La reunión de Palacio Nacional no fue palaciega o de mero convivio; fue una para urgir y arengar para que los leales al gobierno en la arena del Congreso no menguaran los arrestos para ponerse los yelmos, a la manera de los preparativos para una guerra.

Los legisladores infundidos del ánimo que les imprimió la arenga de la lealtad a determinaciones que no deben ser cuestionadas, ni debatidas; disciplinados a la manera del ejército y del aforismo de que las instrucciones no se discuten…, se cumplen; entonces, cual cuerpo castrense, se encaminaron a cumplir la consigna de aprobar el paquete legislativo que estaba a su consideración. Cierto, no fue la primera vez que se empleó un recurso de tal naturaleza, pues en el pasado existieron momentos semejantes bajo otra conducción y otros acompañantes; pero cuando fue así no hay duda del error de haberlo realizado de esta manera.

Se supuso que muchos de los cambios impulsados fueron para superar tales prácticas y que el propio arribo del nuevo gobierno eso implicaba; sin embargo, éste personificó una alternancia nostálgica de lo peor del pasado, lo reedita en los nuevos tiempos, cuando la actualidad postula un abandono de hábitos que respondieron -y se mal explican- sobre las bases de vetustas premisas y que ahora resultan más inadmisibles que entonces.

La premura de aprobar el llamado paquete legislativo respondió a aprovechar la ventaja efímera – próxima a fenecer- del partido en el gobierno en el sentido de encabezar la mesa directiva en una de las Cámaras del Congreso.
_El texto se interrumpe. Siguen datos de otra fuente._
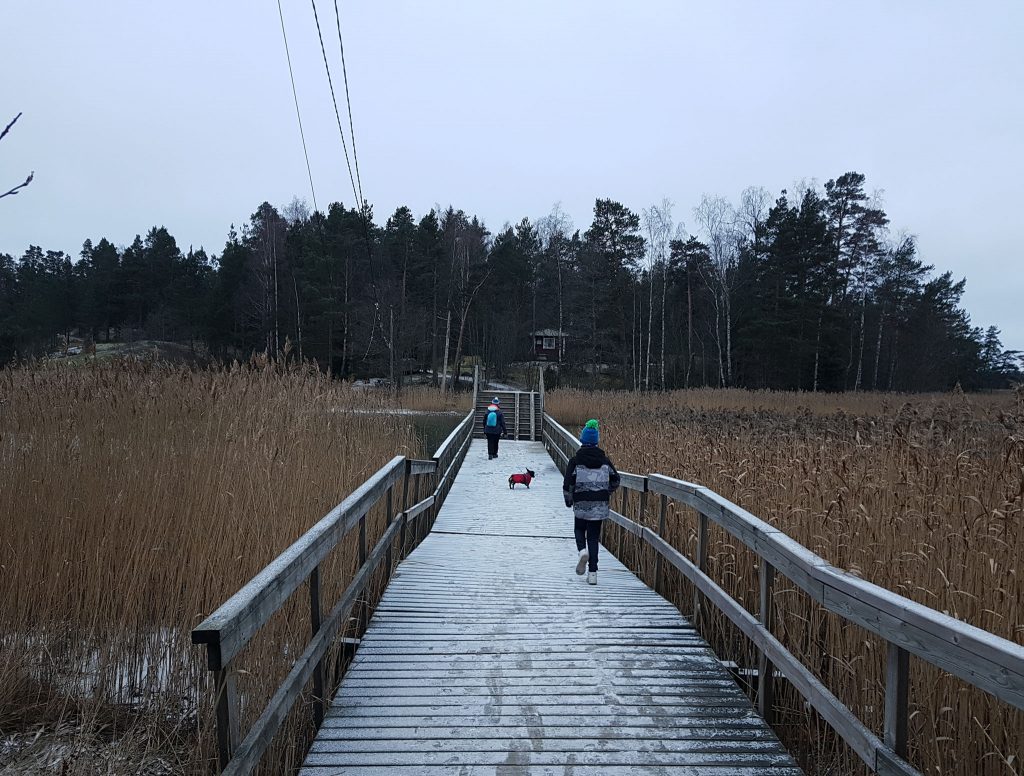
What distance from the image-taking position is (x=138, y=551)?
359 cm

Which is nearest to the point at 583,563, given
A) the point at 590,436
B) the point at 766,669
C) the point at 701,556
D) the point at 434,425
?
the point at 590,436

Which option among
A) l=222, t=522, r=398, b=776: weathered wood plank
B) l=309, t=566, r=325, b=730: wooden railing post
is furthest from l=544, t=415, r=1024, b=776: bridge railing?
l=309, t=566, r=325, b=730: wooden railing post

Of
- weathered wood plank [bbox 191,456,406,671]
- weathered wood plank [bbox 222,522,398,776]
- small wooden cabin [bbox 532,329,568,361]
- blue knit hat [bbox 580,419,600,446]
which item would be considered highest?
small wooden cabin [bbox 532,329,568,361]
En efecto, a partir del próximo período de sesiones tal circunstancia habrá de variar, lo que afectará de forma sensible las posibilidades favorables que se tuvieron para el gobierno, hasta la terminación de este período.

El llamado que se hizo desde Palacio para integrar a sus aliados en un solo haz de voluntades tuvo, no obstante, un resultado parcial, pues hubo senadores que se abstuvieron o que votaron en contra, pese al llamado presidencial de respaldar las propuestas inscritas en la agenda de cierre del período. Se quisieron evitar las fisuras, pero, a pesar de todo éstas fueron exhibidas como ocurrió en la votación para extinguir a la financiera Rural, donde se registraron 5 abstenciones y cuatro votos por la negativa; otro tanto ocurrió respecto de la desaparición del Conacyt, en el marco de una contabilidad de votos que está inscrita en la controversia por las inconsistencias que se manifiestan en las declaratorias respectivas, respecto de lo consignado en la versión estenográfica y en los videos correspondientes.

Los hechos senatoriales dieron continuidad a la premura y omisiones ocurridas en la Cámara de Diputados para que las comisiones respectivas conocieran y dictaminaran los asuntos que serían sometidos al pleno, de modo que hubo necesidad de dispensar trámites. Una premura avasalladora fue la característica que tristemente destacó en este cierre de periodo legislativo, en el marco de una excitativa exigente en la voz presidencial para que se respondiera, sin dilación ni reservas, a sus imperativos.

Pareciera que la militarización prohijada por el gobierno en distintos campos del quehacer público alcanza también al Congreso; pero en este caso no con la participación de militares, sino con la imposición de la disciplina que a ellos corresponde, trasladada ahora a su grupo parlamentario y a sus aliados: no se discute, se acata lo mandatado; se renuncia a hacer valer y expresar una opinión propia, pues se asume sin recato la del cuerpo al que se pertenece.

Algo de eso ya había ocurrido cuando se instruyó desde el gobierno aprobar las reformas electorales del llamado Plan B, sin que quienes las votaron a favor en la Cámara de Diputados siquiera las conocieran o hubiesen tenido tiempo para leerlas. Disciplina pura, la razón de la fuerza por encima de la fuerza de la razón, abyección.

Se instaura un predominio que recela de quienes disienten, que debilita a las instancias autónomas, que desaparece instituciones con vida, proyección e implantación propias. Acomete un cierre de sexenio espeluznante que todo lo reduce a la vieja dialéctica amigo-enemigo, propia de los totalitarismos y en donde se asumen los dictámenes del gobierno o se es traidor. Se despliega un manto de disciplina inapelable, de adoctrinamiento dogmático, de una ética que pretende monopolizar la moralidad pública y que, por tanto, condena a la disidencia, la criminaliza, la persigue, la violenta, la descalifica, la reduce, sin detenerse en la discusión, en la deliberación en la revisión de los argumentos.

La razón de la fuerza en vez de la fuerza de la razón; así se proclama. Pero del otro lado de la moneda está el México plural que invierte esa ecuación: la fuerza de la razón, en vez de la razón de la fuerza.